Workplace crises take many forms which can result in mass casualties and/or property damage:
- Natural disasters such as flood, tornado, hurricane, earthquake
- Acts of violence or terrorism
- Catastrophic accidents such as fire, plane crash
- Other serious catastrophes such as food or drug contamination, extended power outage, pandemic flu
Human Resources should play an important leadership role in developing and implementing a crisis management plan. A planning and coordinating team should also include your EAP provider, security, facilities management, finance, risk management, legal, public relations and senior management from all other departments. A multi-functional team approach ensures that your entire organization has input into and is aware of all policies and procedures, making them better equipped to deal with sudden emergencies.
The policies and procedures for crisis management must incorporate benefits for employees and families that may be unique for these circumstances only. The team should be identified with clearly defined leadership and supporting roles. There should be a plan in place to track all personnel. All policies must be published in accessible form to be available when needed.
Any crisis management plan must fit the business as well as the employees. For example, policies and procedures developed for a manufacturing facility will be different from a city corporate headquarters, or a university, hospital, or public facility such as a retailer, restaurant or theater.

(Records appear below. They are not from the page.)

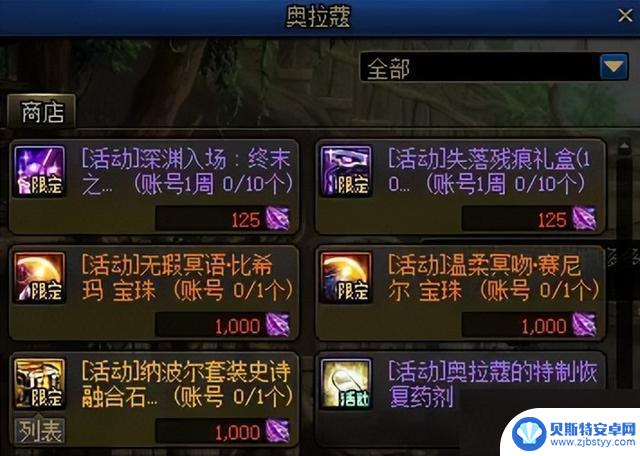 DNF:9月新战令揭秘!免费赠送史诗跨界石,虚幻之城必定掉落传说装备!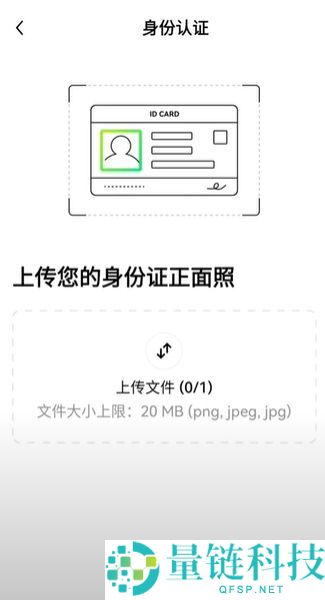 国内能玩币吗？欧易OKX交易所买卖交易虚拟货币流程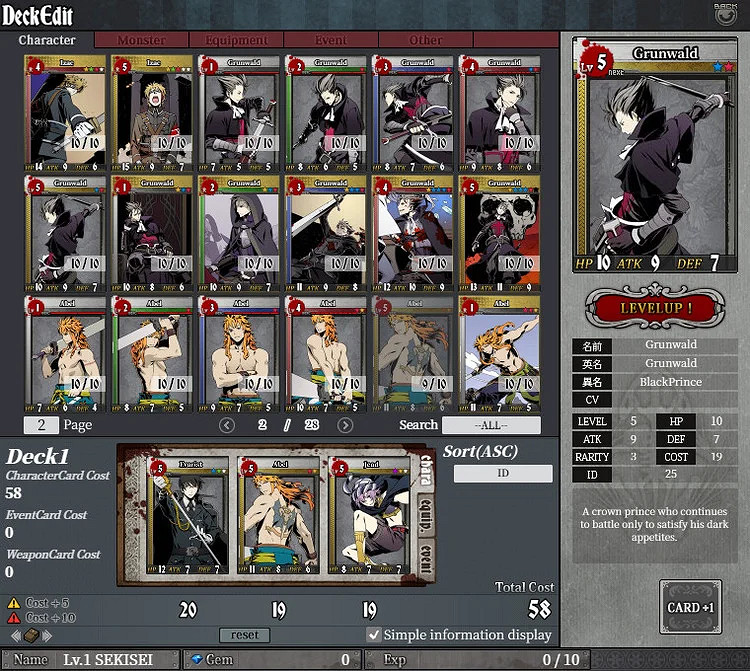 UNLIGHT:Revive原汁原味上線 人氣頁遊Steam版褒貶不一 UNLIGHT:Revive原汁原味上線 人氣頁遊Steam版褒貶不一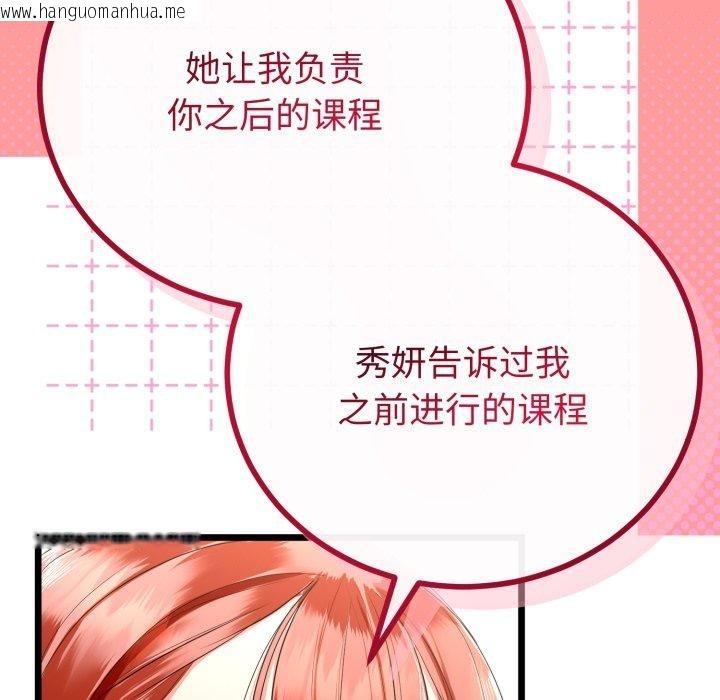 韩国漫画与初恋的意外同居韩漫_与初恋的意外同居-第17话在线免费阅读-韩国漫画-第81张图片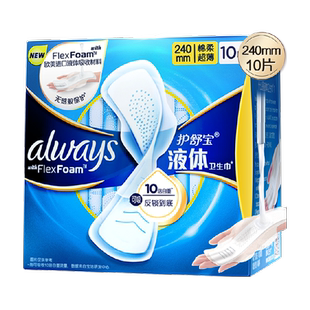 护舒宝液体卫生巾经典日用240mm多规格可选超薄透气官方正品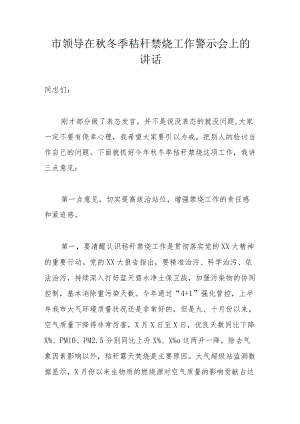 市领导在秋冬季秸秆禁烧工作警示会上的讲话.docx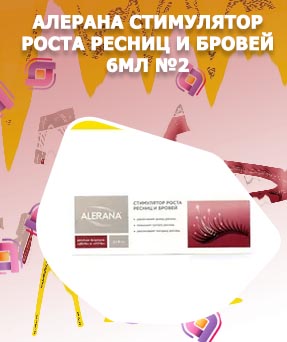 Alerana для ресниц и бровей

When forming your plan, think of it in three stages:
1) An immediate disaster response specific for each type: think about evacuation, lock-down, contact with emergency services such as police and fire, treatment of all injured. Consider the character of the employees at the facility: shift-workers, office staff, health care workers. Also, are there members of the public at the facility on a daily basis, such as contract workers, theater-goers, shoppers, day or elder care clients, students? Don’t forget special situations such as those with disabilities who may need alternate communication and evacuation methods.
2) Short-term after the incident: communications will be critical. Have a call tree in place and ensure that it’s continually updated as employees change jobs and locations. Develop comprehensive communication plans with frequent updates for employees and families, community outreach and the media. Provide opportunities for incident debriefing and post-traumatic stress counseling quickly.
3) Work continuity: if the building is not usable or staff can’t get there, have alternate work sites if feasible. Prepare for compliance reporting such as OSHA, and other legal ramifications.
Encourage your employees to have their own emergency preparation plans in place in the event they can’t immediately get home for work or emergency reasons. This should include back-up plans for child and elder care, alternate methods of transportation and emergency contacts for family communications.
Once all plans are in place, schedule a practice drill and repeat it annually. Work with local fire and law enforcement so they can review your plans, and include other agencies as necessary such as environmental agencies where a manufacturing facility is involved.
Your EAP contact can provide a wealth of information on workplace violence and disaster planning. Be sure to include him or her early on in the process. Another valuable resource is the Society for Human Resource Management (SHRM). You can search their website for information on crisis management.
HR’s strategic role in providing leadership and ensuring programs and processes are in place is vital in crisis management for any organization. If you don’t have any plan in place, set up some time soon to brainstorm ideas for crisis management to help protect your employees, customers and business.